Tuesday, January 27, 2009

The joys of owning pets



Because Fernando is home this week, helping his mom make the unimaginable transition to a life without her husband of forty-five years, I am alone—well, not alone, I am left with Mateo and Margarita. This morning, something was going on with Mateo's stomach. It was making that loud liquid sound, loud enough that it woke me up. And, all I could think was, "He's gonna vomit ... or worse." And, he was obviously uncomfortable. 
So, up I got. At 4:20. To take him out. We went out. He peed, he smelled, he did what else he needed to do. We came back in. But his stomach was still loud and the cat was awake, demanding food—eleven years after we rescued her from the Columbus park where she'd been abandoned already an adult cat, she has decided that some food is beneath her. I fed her, but now it was 5:00 and I'm getting up at 5:30 this semester. So, as I told Mateo, he had robbed me of more than an hour of sleep.
They are supposed to comfort you, I think, but sometimes they are like having two particularly hairy children. 
Off to clean the box!

Sunday, January 25, 2009

In memoriam


Last night, Juan Carlos Bosco, Fernando's father, died after a period of illness, at home in bed with his wife, Nilda. He was a very loving man, always smiling and full of joy, quick with a joke, generous and will be missed by all those who knew him and especially his family, among whom he counted me. ¡Te extrañamos, Juanca!

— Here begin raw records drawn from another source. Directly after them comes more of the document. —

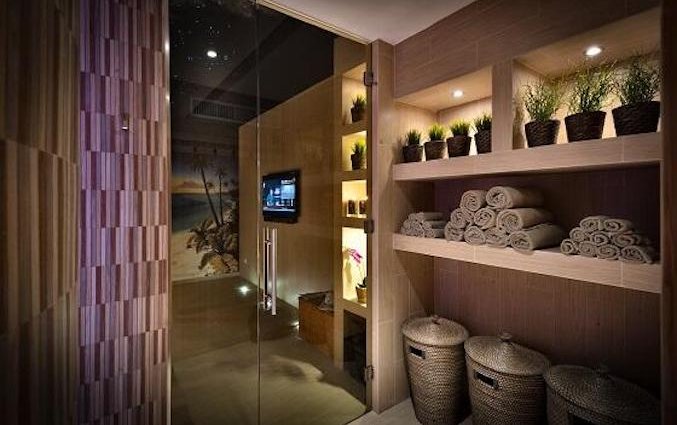 Wellness van Eurohotel in Milaan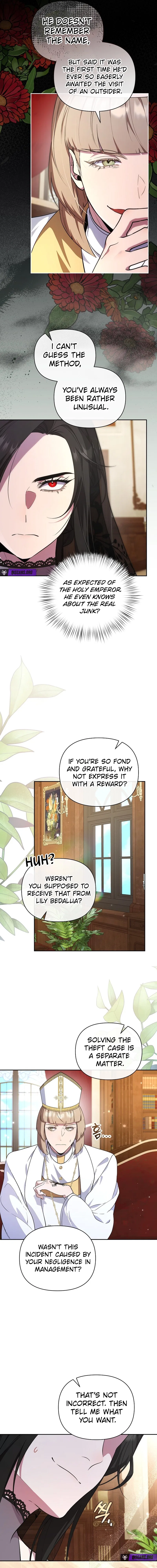 The Fake Master Who Accidentally Became the Strongest Chapter 25 – Page 8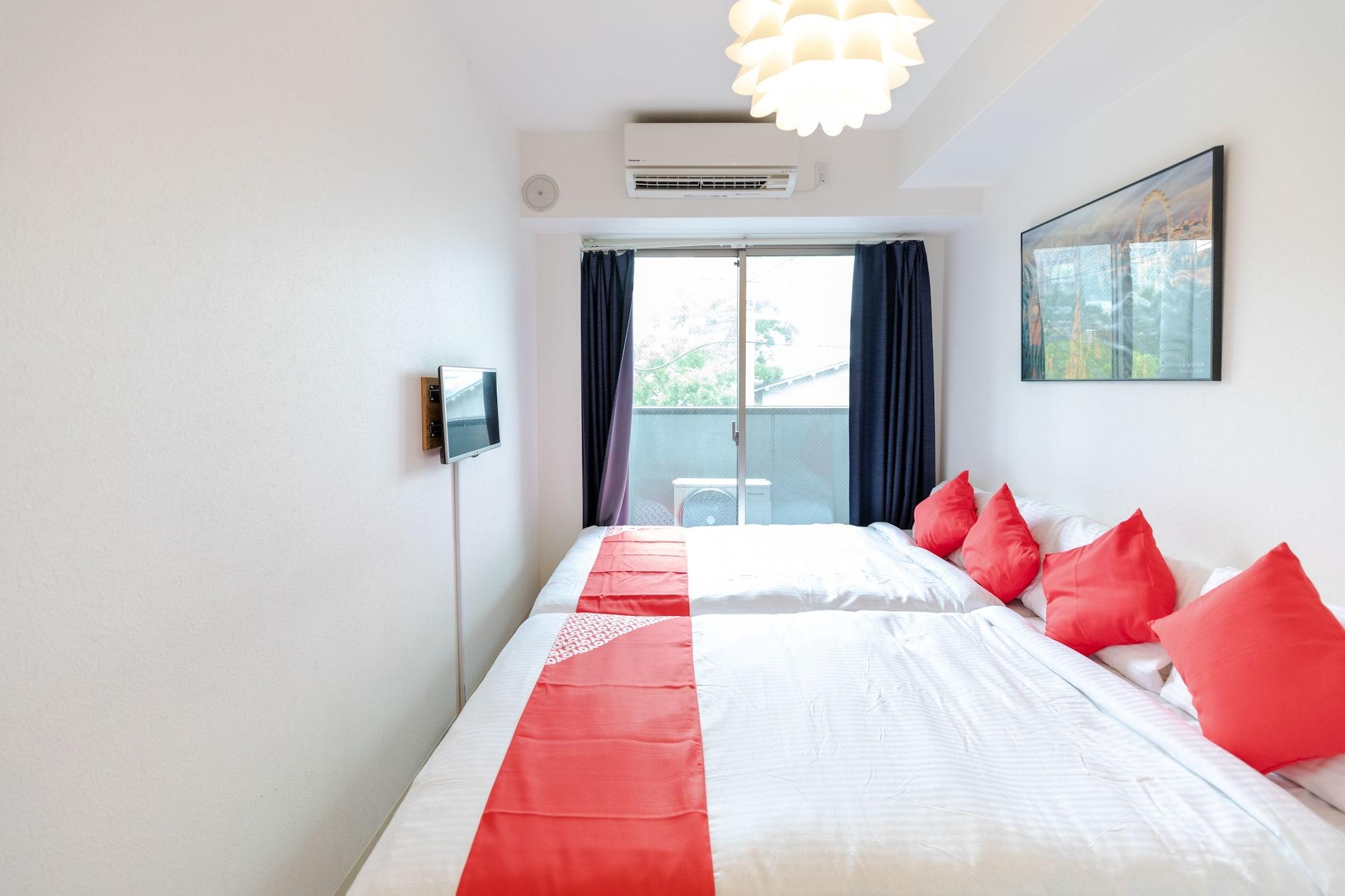 Appartement Tabist Gloire Ōsaka Extérieur photo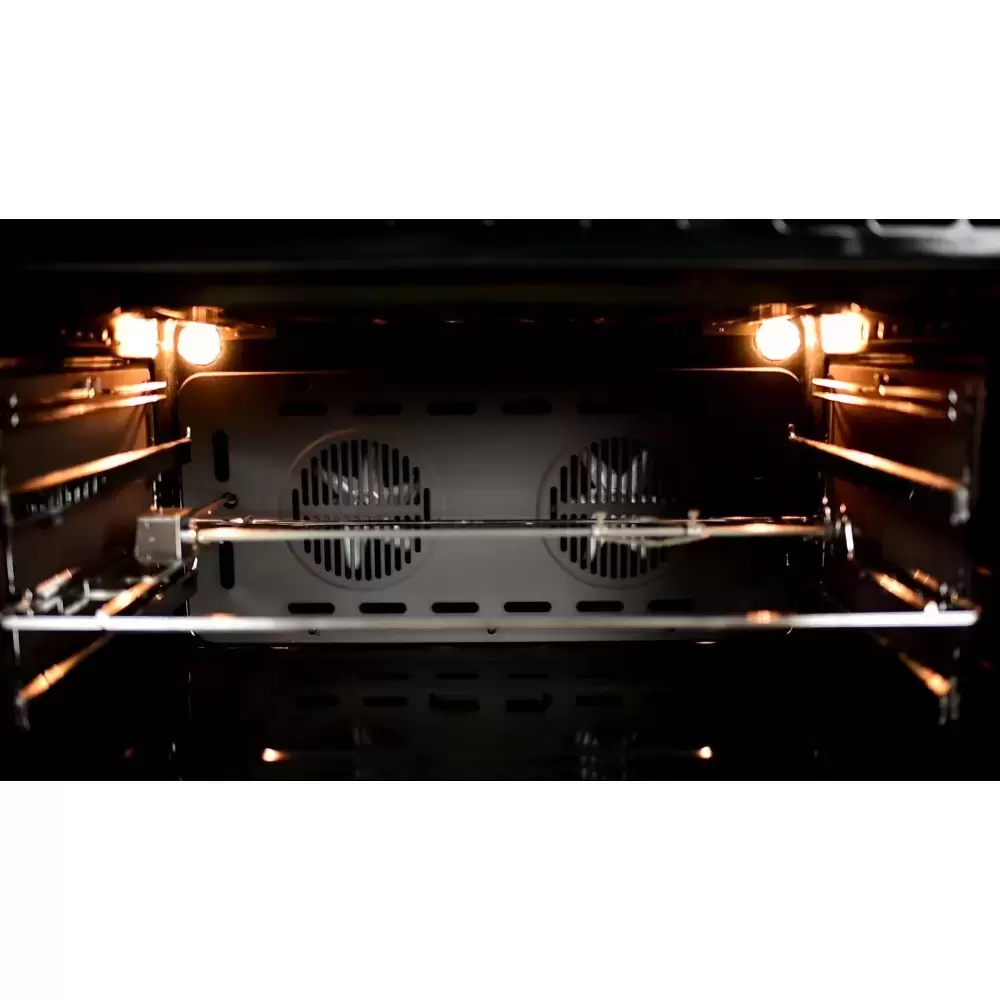 Плита комбинированная Kaiser HGE 93505 R Turbo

Wednesday, January 21, 2009

A sad development

It occurred to me last night, in the midst of a class discussion about world poverty and the responsibilities those of us in the developed world might have towards the horribly poor of the world, that I have witnessed a sea change in the attitudes of students in my relatively short career in the classroom. About a decade ago, when I first started teaching ethics sections, the majority of students thought that we had some obligation to others—both near and far—though many of them wondered whether there was any effective way to meet them. 
Then, there were a few students who more or less claimed that each of us was out for himself. But these voices were in the minority. Now, even as my students are more nominally religious, even as I teach in a religious context, even as many are willing to make claims as to the supremacy of Christianity and the necessity of something like traditional sexual morality—at least insofar as it applies to homosexuals and adulterers, though not to the case of fornication—many more of them are unwilling to think that we have any obligation whatsoever to the poor or to our fellow humans. They deny often that there is any such thing as a human community or any positive obligation to members of such a community or even human rights as opposed to merely civil rights.
It might just be that I don't do a good enough job motivating such an obligation, but I think that something more severe has happened. I fear that we have become a nation of people who are so isolated that the idea of morality—which is after all about the obligations that I have to others—has become foreign to us. Individualism has trumped any connection and we are all perfectly happy to go back to our homes and sit in front of our televisions or computers and interact only with those we choose often through the medium of a screen.
And that makes me sadder even than usual.

Monday, January 19, 2009

Things that make me die inside: January 2009 edition


I can't claim to know this for a fact—since the truth conditions of counterfactuals are notoriously difficult—but I would like to think that were dear, dear Freddie Mercury alive, he would have done his damnedest to keep Wal-Mart, no friend of foreigners or homosexuals or humans, from using "We Will Rock You" to promote their lower costs (and lower wages and anti-labor policies so that their own employees still won't be able to afford the products being sold). It makes me die a little each time I hear or see the ad. What's next? A little Frankie Goes to Hollywood?

Wednesday, January 14, 2009

A thought for today

If you are unmarried, including if you are divorced or living with your boyfriend or fiancé, and/or you do not cook for your family or clean the house or do the laundry, and/or you have a shop or a real estate office or some other business, and/or you are so wealthy that you spend your entire day shopping or playing golf or tennis or lunching, you are not, by definition, a real housewife of anywhere. Sorry. Oh, and if you are on a television program about the real housewives of anywhere, you are probably a big part of why much of the world hates the US.